From: Dave Cottlehuber <dch_at_skunkwerks.at>
Date: Thu, 09 Oct 2025 21:19:30 UTC
On Thu, 9 Oct 2025, at 13:53, Konstantin Belousov wrote:
> On Thu, Oct 09, 2025 at 07:23:02AM +0000, Dave Cottlehuber wrote:
>> On Wed, 8 Oct 2025, at 17:57, Peter Jeremy wrote:
>> > On 2025-Oct-08 15:59:12 +0000, Dave Cottlehuber <dch@skunkwerks.at> wrote:
>> >>When does getfsstat(2) stale info get updated?
>> >
>> > See https://bugs.freebsd.org/bugzilla/show_bug.cgi?id=273094 and 
>> > https://github.com/prometheus/node_exporter/issues/1498
>> >
>> > -- 
>> > Peter Jeremy
>> 
>> Hi Peter
>> 
>> Thanks these are very helpful.
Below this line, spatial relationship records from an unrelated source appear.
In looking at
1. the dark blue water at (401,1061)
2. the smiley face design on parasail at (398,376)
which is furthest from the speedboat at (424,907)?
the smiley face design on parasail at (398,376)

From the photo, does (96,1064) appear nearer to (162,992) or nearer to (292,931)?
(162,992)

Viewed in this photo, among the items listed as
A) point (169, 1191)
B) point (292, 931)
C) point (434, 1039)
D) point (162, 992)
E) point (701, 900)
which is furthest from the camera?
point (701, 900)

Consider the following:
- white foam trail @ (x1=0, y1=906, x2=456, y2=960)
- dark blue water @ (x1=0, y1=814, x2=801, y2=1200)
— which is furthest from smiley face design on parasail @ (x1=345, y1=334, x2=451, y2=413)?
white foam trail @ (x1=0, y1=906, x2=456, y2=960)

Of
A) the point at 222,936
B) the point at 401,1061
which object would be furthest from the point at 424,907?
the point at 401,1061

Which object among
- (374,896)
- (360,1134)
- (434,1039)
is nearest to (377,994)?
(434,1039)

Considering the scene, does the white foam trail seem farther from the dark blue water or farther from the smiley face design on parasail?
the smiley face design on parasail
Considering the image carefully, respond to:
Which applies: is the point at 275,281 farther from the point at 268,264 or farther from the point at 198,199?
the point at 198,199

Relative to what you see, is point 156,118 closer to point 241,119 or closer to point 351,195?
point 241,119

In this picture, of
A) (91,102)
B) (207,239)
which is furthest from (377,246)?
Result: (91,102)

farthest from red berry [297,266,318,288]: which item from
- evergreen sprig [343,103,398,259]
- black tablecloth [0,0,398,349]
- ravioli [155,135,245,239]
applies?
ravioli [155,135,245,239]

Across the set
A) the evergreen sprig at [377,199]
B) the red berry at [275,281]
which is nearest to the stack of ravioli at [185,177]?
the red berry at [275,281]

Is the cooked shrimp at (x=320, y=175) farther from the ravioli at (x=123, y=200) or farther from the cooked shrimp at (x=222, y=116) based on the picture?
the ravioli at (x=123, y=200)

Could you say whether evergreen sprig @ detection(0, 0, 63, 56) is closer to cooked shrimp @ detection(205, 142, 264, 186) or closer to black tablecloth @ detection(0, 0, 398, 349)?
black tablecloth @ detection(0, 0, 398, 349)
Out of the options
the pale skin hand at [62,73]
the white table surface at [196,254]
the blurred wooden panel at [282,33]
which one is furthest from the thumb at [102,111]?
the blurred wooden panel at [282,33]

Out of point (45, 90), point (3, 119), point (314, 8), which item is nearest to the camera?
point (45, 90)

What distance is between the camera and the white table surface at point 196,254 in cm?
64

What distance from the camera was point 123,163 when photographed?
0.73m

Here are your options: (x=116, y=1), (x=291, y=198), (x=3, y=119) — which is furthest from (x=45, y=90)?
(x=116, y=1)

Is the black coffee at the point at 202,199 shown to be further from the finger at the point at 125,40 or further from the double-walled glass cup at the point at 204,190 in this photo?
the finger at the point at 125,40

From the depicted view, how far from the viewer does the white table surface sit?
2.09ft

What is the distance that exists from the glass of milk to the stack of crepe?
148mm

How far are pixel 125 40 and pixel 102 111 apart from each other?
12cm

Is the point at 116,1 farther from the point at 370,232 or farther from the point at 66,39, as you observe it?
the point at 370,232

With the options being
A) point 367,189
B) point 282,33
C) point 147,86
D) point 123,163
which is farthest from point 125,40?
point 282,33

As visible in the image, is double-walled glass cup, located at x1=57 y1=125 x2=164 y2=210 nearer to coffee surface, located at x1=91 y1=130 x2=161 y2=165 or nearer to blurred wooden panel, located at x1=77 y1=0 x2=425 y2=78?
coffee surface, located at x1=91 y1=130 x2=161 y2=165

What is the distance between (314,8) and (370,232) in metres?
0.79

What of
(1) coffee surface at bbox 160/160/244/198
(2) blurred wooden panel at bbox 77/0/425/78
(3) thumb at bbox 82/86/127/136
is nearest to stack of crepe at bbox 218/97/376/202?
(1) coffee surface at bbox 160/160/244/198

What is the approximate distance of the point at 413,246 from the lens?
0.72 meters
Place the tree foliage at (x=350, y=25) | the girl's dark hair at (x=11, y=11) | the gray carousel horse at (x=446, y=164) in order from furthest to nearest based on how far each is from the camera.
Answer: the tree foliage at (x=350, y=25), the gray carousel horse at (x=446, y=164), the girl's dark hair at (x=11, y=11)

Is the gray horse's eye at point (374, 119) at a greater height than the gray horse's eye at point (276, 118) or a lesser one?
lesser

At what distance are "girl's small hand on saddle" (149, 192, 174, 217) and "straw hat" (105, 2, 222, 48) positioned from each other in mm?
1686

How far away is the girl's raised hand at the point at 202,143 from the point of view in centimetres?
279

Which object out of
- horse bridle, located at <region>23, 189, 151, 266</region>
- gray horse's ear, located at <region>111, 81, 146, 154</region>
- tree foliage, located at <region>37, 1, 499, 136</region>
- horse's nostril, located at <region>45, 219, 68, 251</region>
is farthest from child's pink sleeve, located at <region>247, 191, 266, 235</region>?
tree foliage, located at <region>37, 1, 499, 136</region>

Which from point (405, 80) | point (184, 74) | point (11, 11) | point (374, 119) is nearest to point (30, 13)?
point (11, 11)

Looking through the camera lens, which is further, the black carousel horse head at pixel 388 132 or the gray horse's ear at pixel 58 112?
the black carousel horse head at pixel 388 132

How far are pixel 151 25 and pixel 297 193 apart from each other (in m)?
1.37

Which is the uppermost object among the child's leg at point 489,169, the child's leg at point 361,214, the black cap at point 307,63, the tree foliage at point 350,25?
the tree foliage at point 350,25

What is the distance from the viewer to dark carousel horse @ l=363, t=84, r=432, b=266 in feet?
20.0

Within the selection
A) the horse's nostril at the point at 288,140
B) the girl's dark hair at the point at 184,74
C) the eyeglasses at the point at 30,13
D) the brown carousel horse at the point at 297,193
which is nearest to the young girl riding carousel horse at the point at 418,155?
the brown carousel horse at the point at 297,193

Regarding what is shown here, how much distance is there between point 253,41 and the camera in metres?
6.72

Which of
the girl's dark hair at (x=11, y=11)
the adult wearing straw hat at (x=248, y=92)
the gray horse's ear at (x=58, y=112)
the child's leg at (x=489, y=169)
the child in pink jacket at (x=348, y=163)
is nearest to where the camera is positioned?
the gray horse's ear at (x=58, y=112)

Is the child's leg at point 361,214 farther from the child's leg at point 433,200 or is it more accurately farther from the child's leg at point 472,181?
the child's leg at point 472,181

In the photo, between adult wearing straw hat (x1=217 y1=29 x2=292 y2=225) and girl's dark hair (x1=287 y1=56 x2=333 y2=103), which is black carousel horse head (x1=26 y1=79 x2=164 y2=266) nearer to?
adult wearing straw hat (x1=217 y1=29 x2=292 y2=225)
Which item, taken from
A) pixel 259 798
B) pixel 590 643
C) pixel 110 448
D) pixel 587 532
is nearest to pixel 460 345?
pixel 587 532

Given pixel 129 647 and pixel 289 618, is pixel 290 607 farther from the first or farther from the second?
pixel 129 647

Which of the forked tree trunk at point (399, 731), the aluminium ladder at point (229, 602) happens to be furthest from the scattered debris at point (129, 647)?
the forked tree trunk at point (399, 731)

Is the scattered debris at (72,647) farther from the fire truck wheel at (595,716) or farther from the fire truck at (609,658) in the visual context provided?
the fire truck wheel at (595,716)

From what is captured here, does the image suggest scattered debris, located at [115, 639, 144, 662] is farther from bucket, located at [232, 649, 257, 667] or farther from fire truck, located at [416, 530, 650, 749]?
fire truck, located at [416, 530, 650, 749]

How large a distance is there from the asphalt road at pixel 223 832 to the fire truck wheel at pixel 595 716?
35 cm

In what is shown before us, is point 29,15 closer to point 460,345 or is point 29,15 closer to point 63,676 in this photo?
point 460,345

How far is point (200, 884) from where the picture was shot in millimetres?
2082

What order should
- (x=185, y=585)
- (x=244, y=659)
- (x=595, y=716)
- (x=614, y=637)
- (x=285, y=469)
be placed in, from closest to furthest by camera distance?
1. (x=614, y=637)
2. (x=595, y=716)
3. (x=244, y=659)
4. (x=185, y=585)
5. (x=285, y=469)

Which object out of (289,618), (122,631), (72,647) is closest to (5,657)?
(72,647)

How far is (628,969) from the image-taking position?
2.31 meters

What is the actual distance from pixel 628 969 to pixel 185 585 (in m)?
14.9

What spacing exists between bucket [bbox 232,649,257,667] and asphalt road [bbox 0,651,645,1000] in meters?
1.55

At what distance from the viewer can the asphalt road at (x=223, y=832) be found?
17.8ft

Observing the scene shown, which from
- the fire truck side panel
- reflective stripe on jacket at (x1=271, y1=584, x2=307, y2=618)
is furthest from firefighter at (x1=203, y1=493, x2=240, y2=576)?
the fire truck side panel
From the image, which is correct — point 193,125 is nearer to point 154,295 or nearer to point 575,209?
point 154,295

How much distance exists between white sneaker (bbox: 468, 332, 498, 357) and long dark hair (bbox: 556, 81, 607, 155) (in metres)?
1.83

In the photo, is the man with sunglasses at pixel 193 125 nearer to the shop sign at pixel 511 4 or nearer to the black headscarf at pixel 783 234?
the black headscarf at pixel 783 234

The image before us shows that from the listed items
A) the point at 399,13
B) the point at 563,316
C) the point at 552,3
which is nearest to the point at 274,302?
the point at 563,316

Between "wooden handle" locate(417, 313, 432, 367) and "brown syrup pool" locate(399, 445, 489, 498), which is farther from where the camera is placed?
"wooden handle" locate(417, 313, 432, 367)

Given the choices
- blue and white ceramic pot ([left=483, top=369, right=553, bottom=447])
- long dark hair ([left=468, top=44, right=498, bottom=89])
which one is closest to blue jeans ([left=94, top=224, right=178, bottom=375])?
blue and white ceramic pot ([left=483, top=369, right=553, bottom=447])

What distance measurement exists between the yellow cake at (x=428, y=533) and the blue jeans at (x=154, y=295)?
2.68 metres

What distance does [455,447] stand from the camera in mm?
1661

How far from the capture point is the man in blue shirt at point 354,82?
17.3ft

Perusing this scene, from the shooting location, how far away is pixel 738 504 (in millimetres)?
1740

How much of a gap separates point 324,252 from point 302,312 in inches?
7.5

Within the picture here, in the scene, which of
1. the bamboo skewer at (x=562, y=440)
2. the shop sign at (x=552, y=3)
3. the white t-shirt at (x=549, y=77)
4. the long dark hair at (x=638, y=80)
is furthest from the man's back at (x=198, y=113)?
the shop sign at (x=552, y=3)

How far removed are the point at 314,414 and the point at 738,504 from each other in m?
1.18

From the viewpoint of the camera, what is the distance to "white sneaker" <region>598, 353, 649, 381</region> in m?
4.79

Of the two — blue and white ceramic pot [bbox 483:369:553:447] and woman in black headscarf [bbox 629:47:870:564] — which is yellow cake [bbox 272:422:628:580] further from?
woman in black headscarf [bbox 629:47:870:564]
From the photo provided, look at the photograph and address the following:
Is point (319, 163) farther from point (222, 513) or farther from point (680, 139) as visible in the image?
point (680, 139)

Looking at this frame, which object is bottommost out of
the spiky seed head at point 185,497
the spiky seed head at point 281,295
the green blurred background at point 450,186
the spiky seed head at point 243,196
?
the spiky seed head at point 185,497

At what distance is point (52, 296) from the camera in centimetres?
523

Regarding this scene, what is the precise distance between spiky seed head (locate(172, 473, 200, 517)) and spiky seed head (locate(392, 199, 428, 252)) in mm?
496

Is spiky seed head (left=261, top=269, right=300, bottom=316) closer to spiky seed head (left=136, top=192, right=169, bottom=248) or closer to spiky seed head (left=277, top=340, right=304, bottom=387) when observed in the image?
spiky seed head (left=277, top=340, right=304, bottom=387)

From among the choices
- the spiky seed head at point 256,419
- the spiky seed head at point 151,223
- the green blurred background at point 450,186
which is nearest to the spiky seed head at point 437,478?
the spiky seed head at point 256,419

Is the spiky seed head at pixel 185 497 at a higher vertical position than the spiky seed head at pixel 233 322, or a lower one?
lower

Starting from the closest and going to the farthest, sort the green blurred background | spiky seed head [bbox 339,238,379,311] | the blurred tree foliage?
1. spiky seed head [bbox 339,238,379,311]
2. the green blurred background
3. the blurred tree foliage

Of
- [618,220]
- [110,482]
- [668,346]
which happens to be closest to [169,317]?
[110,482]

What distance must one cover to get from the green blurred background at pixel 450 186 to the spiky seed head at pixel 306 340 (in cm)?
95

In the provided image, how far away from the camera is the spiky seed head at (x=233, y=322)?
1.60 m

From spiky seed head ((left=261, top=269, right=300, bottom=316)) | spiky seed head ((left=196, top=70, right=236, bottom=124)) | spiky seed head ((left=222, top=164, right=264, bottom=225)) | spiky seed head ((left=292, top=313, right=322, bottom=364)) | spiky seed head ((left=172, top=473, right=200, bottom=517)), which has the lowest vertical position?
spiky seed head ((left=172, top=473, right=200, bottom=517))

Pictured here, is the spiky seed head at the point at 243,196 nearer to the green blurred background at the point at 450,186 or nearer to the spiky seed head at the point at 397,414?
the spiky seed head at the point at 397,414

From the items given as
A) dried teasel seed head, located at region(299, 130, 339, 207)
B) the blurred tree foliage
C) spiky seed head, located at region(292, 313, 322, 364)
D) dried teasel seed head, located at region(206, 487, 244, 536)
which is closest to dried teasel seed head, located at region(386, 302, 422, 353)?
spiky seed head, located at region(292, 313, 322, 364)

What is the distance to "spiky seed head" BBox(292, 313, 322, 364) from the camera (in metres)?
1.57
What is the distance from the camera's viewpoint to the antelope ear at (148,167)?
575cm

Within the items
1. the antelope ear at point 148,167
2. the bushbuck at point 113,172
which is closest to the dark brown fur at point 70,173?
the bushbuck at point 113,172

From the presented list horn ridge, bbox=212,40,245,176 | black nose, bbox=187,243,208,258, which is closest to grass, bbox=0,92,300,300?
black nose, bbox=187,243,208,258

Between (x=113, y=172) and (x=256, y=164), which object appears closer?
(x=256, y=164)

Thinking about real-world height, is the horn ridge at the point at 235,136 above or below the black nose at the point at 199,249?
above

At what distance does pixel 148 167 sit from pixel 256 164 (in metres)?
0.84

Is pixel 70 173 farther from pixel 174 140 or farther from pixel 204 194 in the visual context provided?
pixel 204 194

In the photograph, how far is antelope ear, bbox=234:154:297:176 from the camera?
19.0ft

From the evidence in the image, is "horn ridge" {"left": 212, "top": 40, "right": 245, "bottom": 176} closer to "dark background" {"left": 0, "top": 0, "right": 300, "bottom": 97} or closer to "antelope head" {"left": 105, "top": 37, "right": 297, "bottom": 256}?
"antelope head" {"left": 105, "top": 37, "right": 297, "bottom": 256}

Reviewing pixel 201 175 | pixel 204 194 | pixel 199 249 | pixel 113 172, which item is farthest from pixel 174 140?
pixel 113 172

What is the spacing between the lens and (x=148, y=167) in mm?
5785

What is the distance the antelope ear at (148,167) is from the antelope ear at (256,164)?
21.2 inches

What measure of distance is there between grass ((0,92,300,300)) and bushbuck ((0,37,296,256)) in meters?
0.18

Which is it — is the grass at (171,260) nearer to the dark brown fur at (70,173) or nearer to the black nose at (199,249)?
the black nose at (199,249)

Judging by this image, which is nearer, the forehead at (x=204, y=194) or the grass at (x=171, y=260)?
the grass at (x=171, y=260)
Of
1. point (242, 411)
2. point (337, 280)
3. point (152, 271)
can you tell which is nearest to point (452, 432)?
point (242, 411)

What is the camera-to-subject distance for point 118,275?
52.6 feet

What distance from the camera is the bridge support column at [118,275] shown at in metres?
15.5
Looking at collectd which doesn't suffer
>> from this issue, it uses a different libc function, to avoid this.
>> 
>> - call getfsstat(2) + MNT_NOWAIT to get a possibly stale list of filesystems
>> - iterate over that list, but with statfs(2) which I assume doesn't use stale data (as there is no mention of MNT_(NO)WAIT type flags)
>> 
>> At least for the prometheus case, I can look into fixing that upstream.
>> 
>> Is there some historical context for this stale behaviour?
>> 
>> I assume in the days when people used UNIX as a multi-user system, this
>> info would be continually refreshed by general user activity. But in
>> a more server-centric / cloud approach this might not occur for hours.
>
> Purpose of MNT_NOWAIT flag is to avoid syscall blocking when networking
> fs is blocked due to server unresponsibility. This is definitely the
> case for NFS, and might be for things like smbfs or p9fs (not sure).

Yes it's clear why this flag exists for such fs.

But how & when does this stale information get updated normally? Is
it only via the commands that touch mountpoints explicitly? Or are
there some more common user patterns that can trigger it?